«En los viejos socavones que no están inundados los mineros entran todavía, la lámpara de carburo en mano, encogidos los cuerpos, para arrancar lo que se pueda. Plata no hay. Ni un relumbrón; los españoles barrían las vetas hasta con escobillas». Leer «Las venas abiertas de América Latina» de Eduardo Galeano, es sin duda un ejercicio revelador. En este libro, Galeano retrata a la América colonizada y luego a la América neocolonizada, pobre, sometida, la de los niños que duermen en la calle. Especialmente sintomático es el capítulo dedicado a Potosí, la ciudad al sur de Bolivia cuyo pasado está marcado por la riqueza minera, concretamente de plata, de Cerro Rico.
La plata fue riqueza para Potosí, pero también su miseria. «La ciudad que más ha dado al mundo y la que menos tiene», en palabras de una señora potosina, declaraciones recogidas en la obra. Potosí contribuyó a la riqueza del mundo europeo, sobre todo de su colonizador castellano. Cuando no hubo más que sacar de sus minas, se fueron sin dejar rastro, fijando sus objetivos en otro lugar. «La extenuación de la plata había sido interpretada como un castigo divino por las atrocidades y los pecados de los mineros». Por supuesto el pecado fue local, potosino, y sobre ellos cayó una especie de plaga bíblica.

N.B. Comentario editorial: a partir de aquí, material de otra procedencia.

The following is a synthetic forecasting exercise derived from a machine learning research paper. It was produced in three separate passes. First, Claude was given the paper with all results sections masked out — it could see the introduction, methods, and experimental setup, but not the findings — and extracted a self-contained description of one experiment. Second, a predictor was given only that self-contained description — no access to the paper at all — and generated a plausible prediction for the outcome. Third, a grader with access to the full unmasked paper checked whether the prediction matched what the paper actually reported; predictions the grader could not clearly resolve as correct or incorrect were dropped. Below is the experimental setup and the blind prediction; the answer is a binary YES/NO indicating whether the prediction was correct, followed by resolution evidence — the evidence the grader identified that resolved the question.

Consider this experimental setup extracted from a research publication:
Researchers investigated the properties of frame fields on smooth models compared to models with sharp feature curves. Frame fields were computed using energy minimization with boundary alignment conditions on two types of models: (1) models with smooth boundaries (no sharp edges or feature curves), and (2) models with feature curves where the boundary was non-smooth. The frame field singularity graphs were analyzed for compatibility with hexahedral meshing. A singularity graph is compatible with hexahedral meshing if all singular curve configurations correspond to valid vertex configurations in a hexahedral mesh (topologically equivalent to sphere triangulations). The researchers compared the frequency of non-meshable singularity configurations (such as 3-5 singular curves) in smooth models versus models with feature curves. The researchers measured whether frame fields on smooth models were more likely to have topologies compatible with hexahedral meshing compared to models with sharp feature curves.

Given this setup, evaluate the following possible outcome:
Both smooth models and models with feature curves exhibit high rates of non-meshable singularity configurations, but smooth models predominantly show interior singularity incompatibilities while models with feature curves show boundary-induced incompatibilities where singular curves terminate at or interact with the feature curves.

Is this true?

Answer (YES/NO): NO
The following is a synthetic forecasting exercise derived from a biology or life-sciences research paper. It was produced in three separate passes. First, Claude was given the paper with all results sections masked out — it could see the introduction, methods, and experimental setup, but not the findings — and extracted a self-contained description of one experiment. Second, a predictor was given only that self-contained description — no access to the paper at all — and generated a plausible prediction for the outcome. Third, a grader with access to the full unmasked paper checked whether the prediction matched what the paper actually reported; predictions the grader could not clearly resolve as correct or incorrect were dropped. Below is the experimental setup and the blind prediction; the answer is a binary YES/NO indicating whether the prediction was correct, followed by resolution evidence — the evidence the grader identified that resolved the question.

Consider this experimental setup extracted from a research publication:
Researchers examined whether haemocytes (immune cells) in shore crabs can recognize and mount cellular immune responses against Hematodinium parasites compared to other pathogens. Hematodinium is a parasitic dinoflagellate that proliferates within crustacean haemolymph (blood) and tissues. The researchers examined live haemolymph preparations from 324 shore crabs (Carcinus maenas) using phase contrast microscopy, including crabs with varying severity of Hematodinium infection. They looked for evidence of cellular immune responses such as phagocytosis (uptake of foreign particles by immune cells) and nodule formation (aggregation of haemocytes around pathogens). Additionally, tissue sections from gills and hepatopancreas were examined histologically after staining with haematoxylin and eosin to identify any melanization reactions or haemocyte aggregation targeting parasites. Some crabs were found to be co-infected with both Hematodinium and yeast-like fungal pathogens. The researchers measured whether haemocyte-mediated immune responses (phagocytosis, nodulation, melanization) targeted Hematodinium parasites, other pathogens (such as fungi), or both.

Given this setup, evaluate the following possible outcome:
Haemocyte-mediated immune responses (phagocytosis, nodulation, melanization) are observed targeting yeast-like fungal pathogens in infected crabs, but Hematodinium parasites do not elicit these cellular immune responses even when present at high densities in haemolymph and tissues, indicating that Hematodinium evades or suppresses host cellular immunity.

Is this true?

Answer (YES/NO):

En el imaginario del lugar quedó un halo de tristeza por la pletórica etapa que no volvería. «La anciana potosina, atada a su ciudad, me cuenta que primero se fueron los ricos, y después también se fueron los pobres: Potosí tiene ahora tres veces menos habitantes que hace cuatro siglos». Los habitantes de Potosí se fueron ante la miseria. Como también se fueron, tras ser esquilmadas, los habitantes de Sucre, sede del principal arzobispado de América, la ciudad más ostentosa y culta de América del Sur, o de Guanajuato, desigual ciudad mexicana donde convivían muy ricos y muy muy pobres. Todo ello lo patrocinó el Imperio, por sus políticas de saqueo y abandono de los lugares mineros más importantes. Una vez el metal se acababa, la ciudad se sumía en un terrible menosprecio. La culpa, en lenguaje colonial, era de la población local, sedienta de fortuna efímera, y nunca de la ambición imperial.
Nuevo récord turístico en Canarias. Por primera vez, un mes veraniego superó el número de visitantes en cualquier mes de invierno. Hablamos de 1.405.936 visitantes, el mejor julio de la historia de Canarias. Cuando se debatía sobre la turismofobia, algunos agentes turísticos de la Patronal o afines destacaban que en Canarias no se daba porque los turistas se repartían todo el año. Con estos datos, la conclusión sencilla es que lo que pasa en Palma de Mallorca o Barcelona en agosto, pasa todo el año en Canarias, con menor intensidad quizá, pero más continuado. Lo nuestro sería, existiendo un debate acerca de la llegada de visitantes una turismofobia crónica.
En cualquier caso, las declaraciones de los hoteleros y empresarios turísticos demuestran que no tienen en cuenta ni el impacto turístico, ni las posibles reacciones en contra, ni mucho menos el territorio. Están demasiado ocupados contando los billetes que proporcionan los números estratosféricos desde 2011, mientras planean otro ERE o externalizan servicios para que cuesten más baratos. La Federación de Hostelería y Turismo de Las Palmas (FEHT), la Asociación Hotelera y Extrahotelera de Tenerife, La Palma, La Gomera y El Hierro (Ashotel) o la Comisión de Turismo del Cabildo de Gran Canaria, lo tienen claro: Hay que hacer más camas, hay que construir nuevos hoteles y así esquilmar y construir hasta el infinito y más allá.
Ellos tienen trazado el camino, lo importante no es que ese camino nos condene al suicidio. Cuando el destino turístico canario no de para más, ellos cogerán sus maletas y se irán a construir hoteles en destinos más baratos, Agadir, Banjul, Islas de Sal o Saint Louis. Cuando se exprima hasta la última gota de la naranja afortunada del turismo en Canarias, nosotros nos quedaremos o nos tendremos que ir por el fracaso y la mala planificación de ellos. Nos quedaremos con sus hoteles, con sus centros comerciales, con sus grandes avenidas, con sus carreteras de cuatro carriles. Perderemos palmerales, pinares, dunas, bosques, tierras de cultivo y paisajes, que son nuestra verdadera riqueza duradera. Encima nos culparán a nosotros, porque fuimos demasiado ambiciosos en nuestro afán de riqueza efímera. Como en Potosí.